● **MATERIAL FOR THIS EXERCISE**
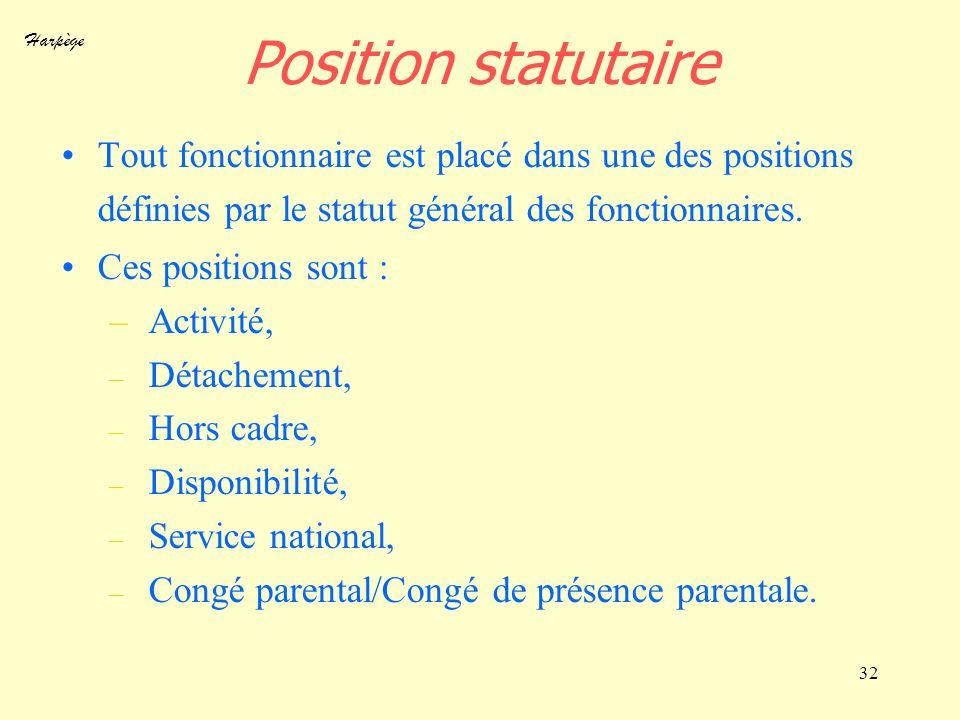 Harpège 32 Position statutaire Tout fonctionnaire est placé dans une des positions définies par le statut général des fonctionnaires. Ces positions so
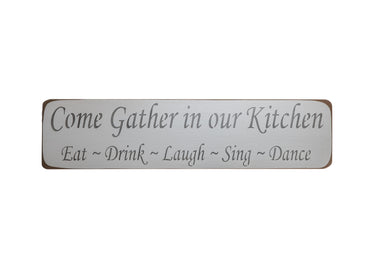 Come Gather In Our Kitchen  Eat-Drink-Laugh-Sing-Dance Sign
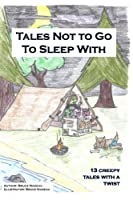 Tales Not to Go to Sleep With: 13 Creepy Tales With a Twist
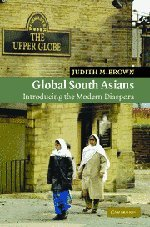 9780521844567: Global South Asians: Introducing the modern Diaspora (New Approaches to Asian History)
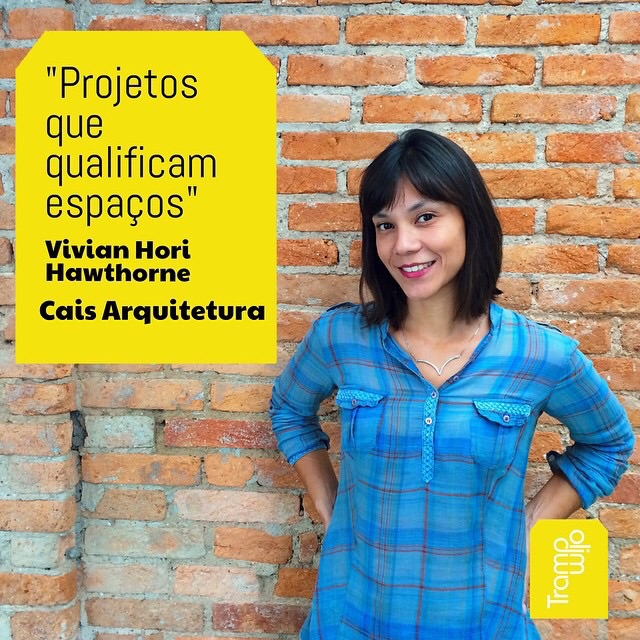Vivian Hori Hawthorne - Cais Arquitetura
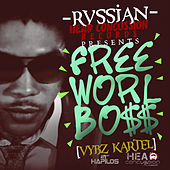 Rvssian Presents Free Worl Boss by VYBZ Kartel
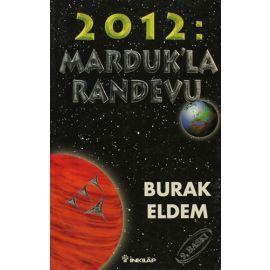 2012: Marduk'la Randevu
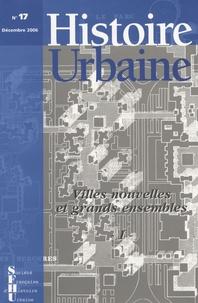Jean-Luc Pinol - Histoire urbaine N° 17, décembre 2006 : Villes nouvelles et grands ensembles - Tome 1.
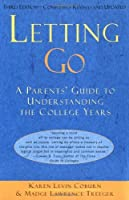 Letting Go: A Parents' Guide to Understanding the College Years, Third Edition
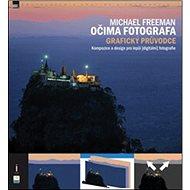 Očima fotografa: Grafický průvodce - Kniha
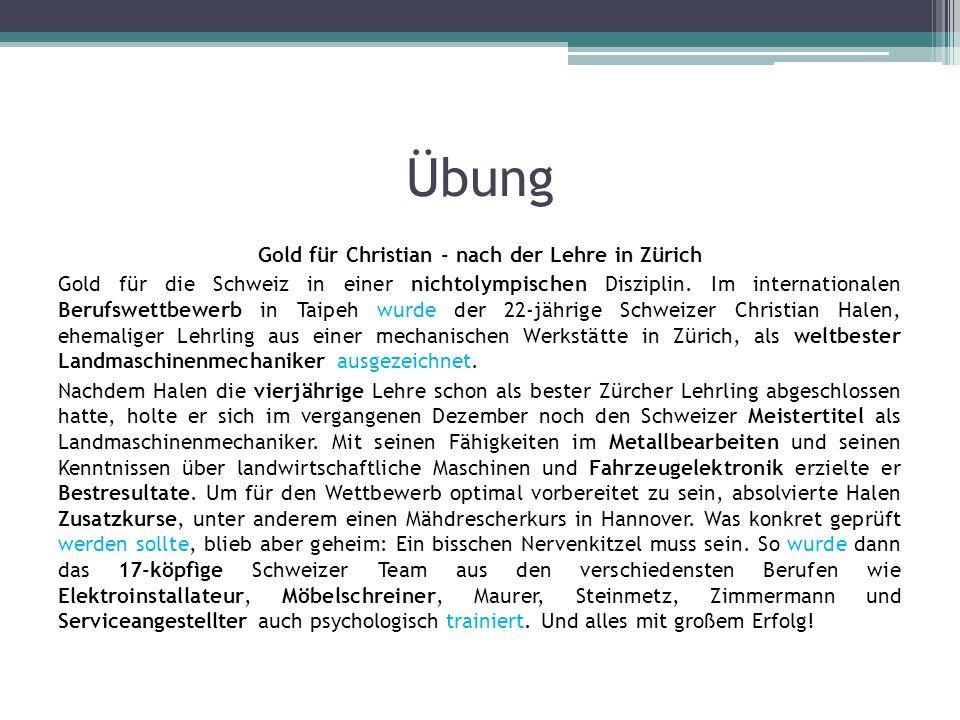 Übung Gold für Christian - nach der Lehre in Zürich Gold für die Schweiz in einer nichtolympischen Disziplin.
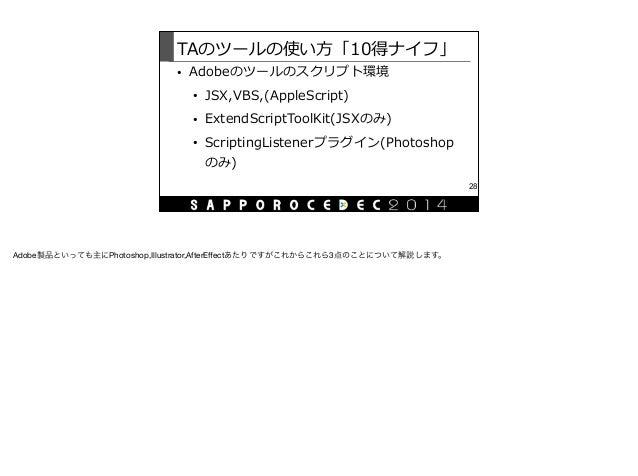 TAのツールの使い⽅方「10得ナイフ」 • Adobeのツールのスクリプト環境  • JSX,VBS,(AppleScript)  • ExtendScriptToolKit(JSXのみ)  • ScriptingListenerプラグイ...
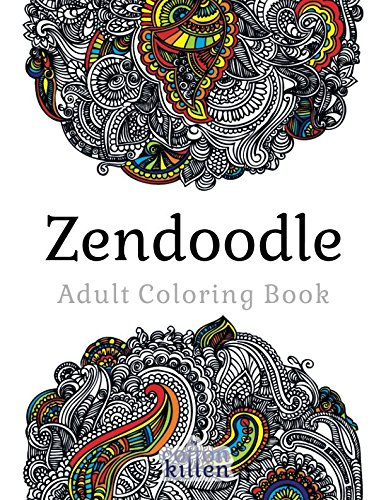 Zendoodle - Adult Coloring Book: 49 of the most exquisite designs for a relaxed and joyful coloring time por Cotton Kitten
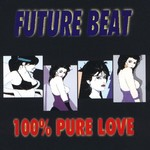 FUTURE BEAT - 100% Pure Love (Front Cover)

---

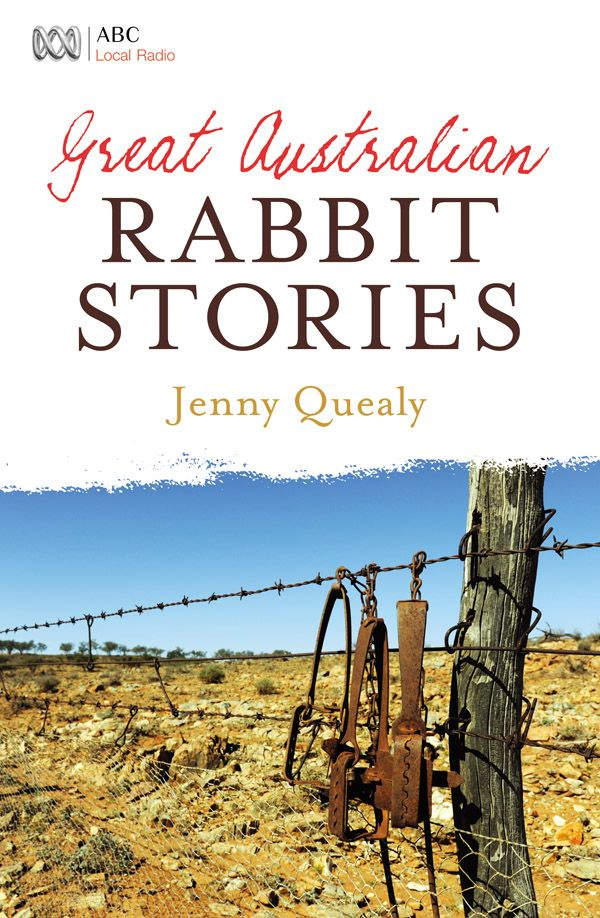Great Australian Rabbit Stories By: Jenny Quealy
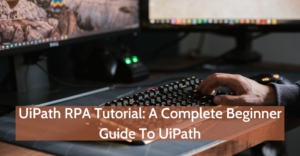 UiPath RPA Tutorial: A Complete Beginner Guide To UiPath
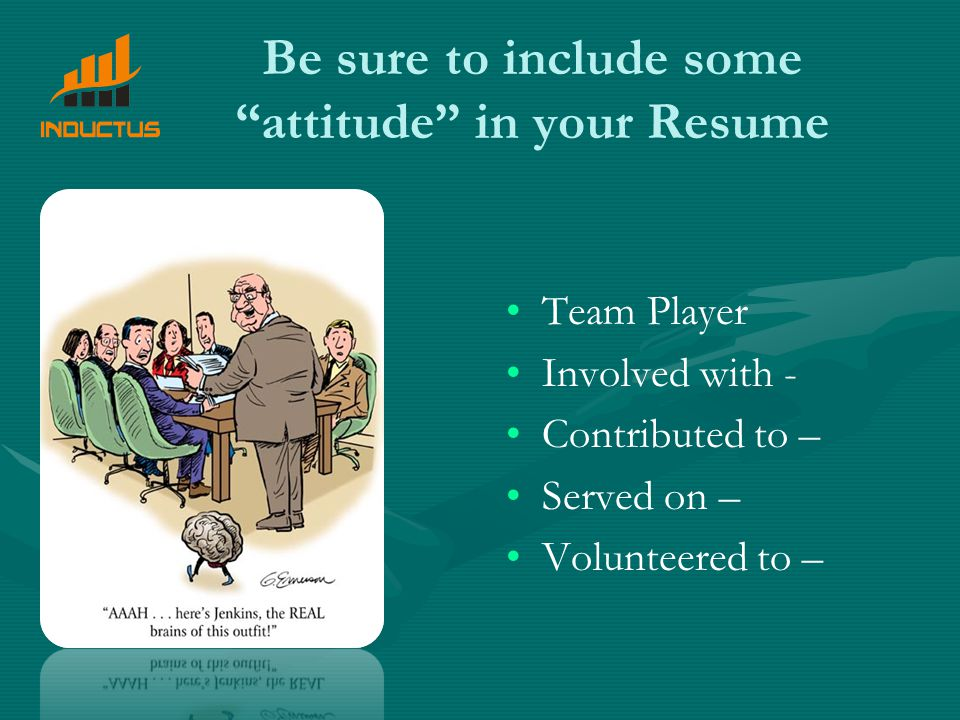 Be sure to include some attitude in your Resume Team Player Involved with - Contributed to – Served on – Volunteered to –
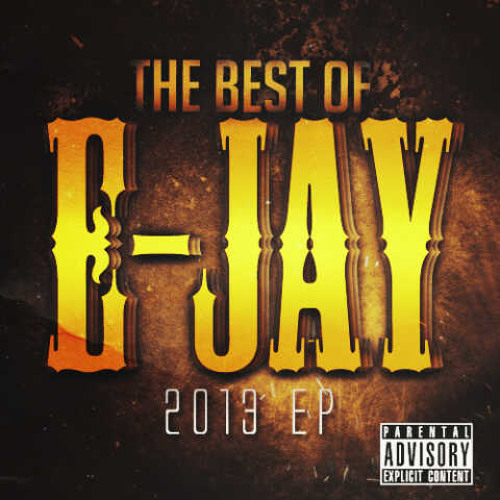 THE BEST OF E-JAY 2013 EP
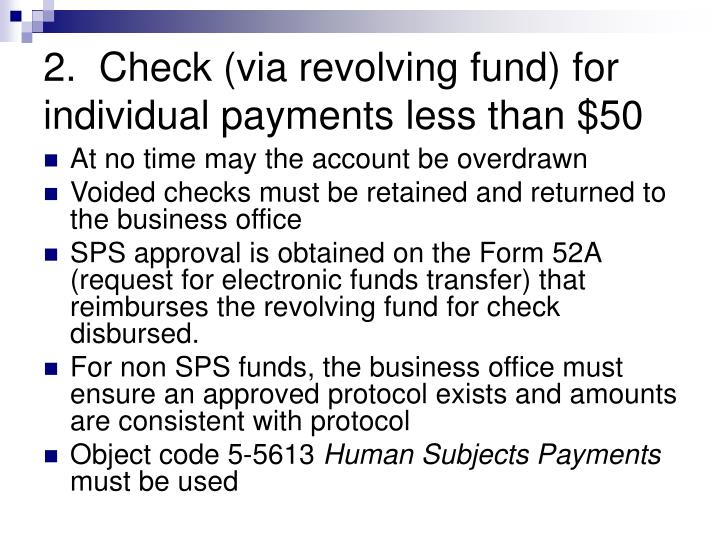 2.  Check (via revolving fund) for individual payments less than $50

● **ACTIVITY**
With the pictures omitted, copy exactly the lines of the listing above starting at the line containing "Great Australian Rabbit" and ending at the line containing "THE BEST OF E-JAY 2013 EP", both included.

● **WRITTEN RESPONSE**
Great Australian Rabbit Stories By: Jenny Quealy
 UiPath RPA Tutorial: A Complete Beginner Guide To UiPath
 Be sure to include some attitude in your Resume Team Player Involved with - Contributed to – Served on – Volunteered to –
 THE BEST OF E-JAY 2013 EP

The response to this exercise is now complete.